Problem details: For the data that follows, print the line with "Woman wearing coral", the line with "Our guide points out a sea-gypsy cave", and all lines between them, exactly as they stand. Omit pictures and add nothing.

Brief descriptive captions
╔══

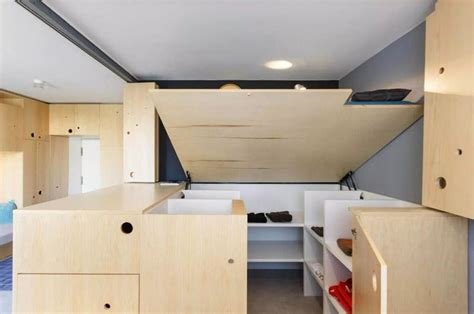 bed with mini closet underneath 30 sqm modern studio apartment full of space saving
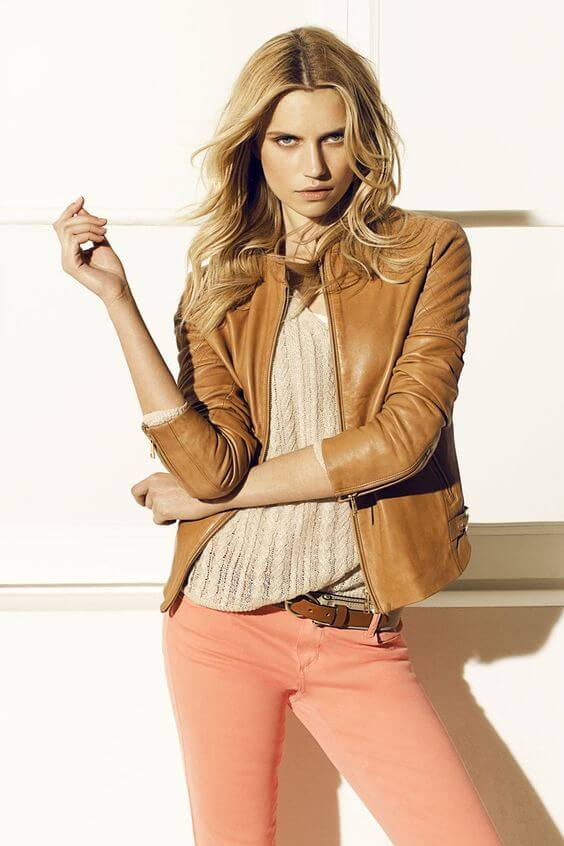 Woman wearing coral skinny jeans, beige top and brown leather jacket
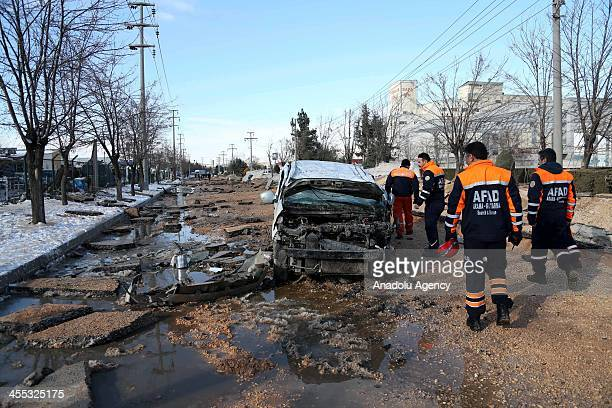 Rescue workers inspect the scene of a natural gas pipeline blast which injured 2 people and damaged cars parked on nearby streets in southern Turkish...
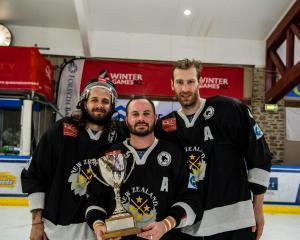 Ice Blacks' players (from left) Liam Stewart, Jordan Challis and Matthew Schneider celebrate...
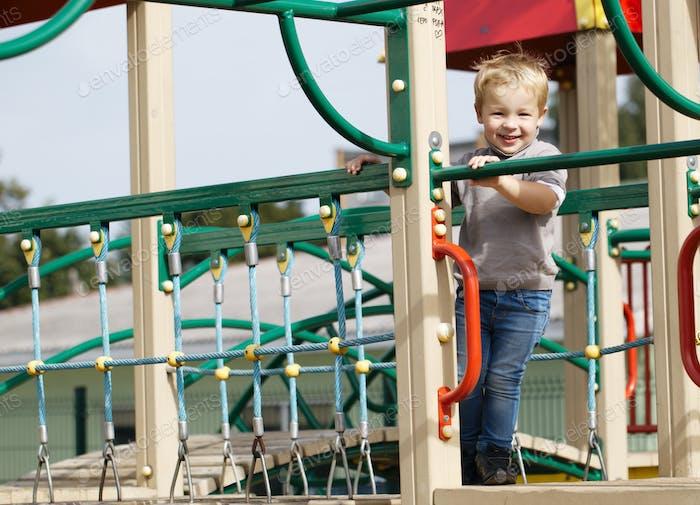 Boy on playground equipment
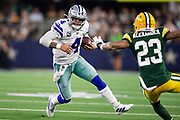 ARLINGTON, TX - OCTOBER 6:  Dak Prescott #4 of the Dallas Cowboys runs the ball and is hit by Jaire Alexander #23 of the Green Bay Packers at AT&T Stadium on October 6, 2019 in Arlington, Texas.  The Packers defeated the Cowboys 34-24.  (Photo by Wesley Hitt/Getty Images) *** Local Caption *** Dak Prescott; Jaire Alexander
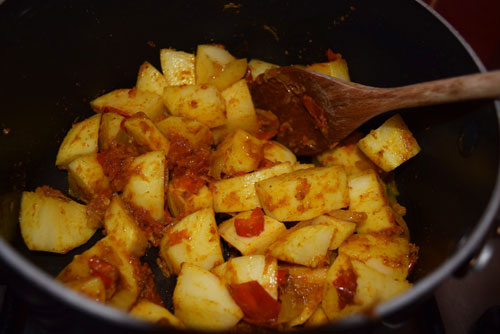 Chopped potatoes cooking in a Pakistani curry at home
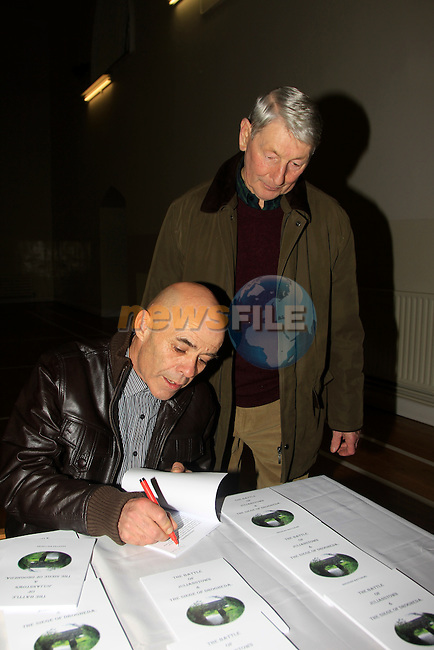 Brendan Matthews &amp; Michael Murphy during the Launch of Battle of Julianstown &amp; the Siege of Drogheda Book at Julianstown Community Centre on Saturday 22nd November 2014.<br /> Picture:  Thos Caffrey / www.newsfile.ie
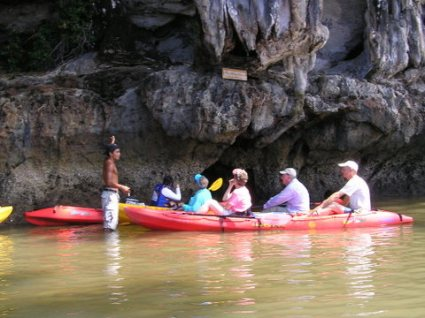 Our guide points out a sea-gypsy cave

╚══
╔══

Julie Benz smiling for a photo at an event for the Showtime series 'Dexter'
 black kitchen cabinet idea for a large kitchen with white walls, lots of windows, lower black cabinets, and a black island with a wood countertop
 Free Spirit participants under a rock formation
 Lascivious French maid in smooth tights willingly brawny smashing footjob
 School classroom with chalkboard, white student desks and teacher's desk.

╚══

Expected answer:
 Woman wearing coral skinny jeans, beige top and brown leather jacket
 Rescue workers inspect the scene of a natural gas pipeline blast which injured 2 people and damaged cars parked on nearby streets in southern Turkish...
 Ice Blacks' players (from left) Liam Stewart, Jordan Challis and Matthew Schneider celebrate...
 Boy on playground equipment
 ARLINGTON, TX - OCTOBER 6:  Dak Prescott #4 of the Dallas Cowboys runs the ball and is hit by Jaire Alexander #23 of the Green Bay Packers at AT&T Stadium on October 6, 2019 in Arlington, Texas.  The Packers defeated the Cowboys 34-24.  (Photo by Wesley Hitt/Getty Images) *** Local Caption *** Dak Prescott; Jaire Alexander
 Chopped potatoes cooking in a Pakistani curry at home
 Brendan Matthews &amp; Michael Murphy during the Launch of Battle of Julianstown &amp; the Siege of Drogheda Book at Julianstown Community Centre on Saturday 22nd November 2014.<br /> Picture:  Thos Caffrey / www.newsfile.ie
 Our guide points out a sea-gypsy cave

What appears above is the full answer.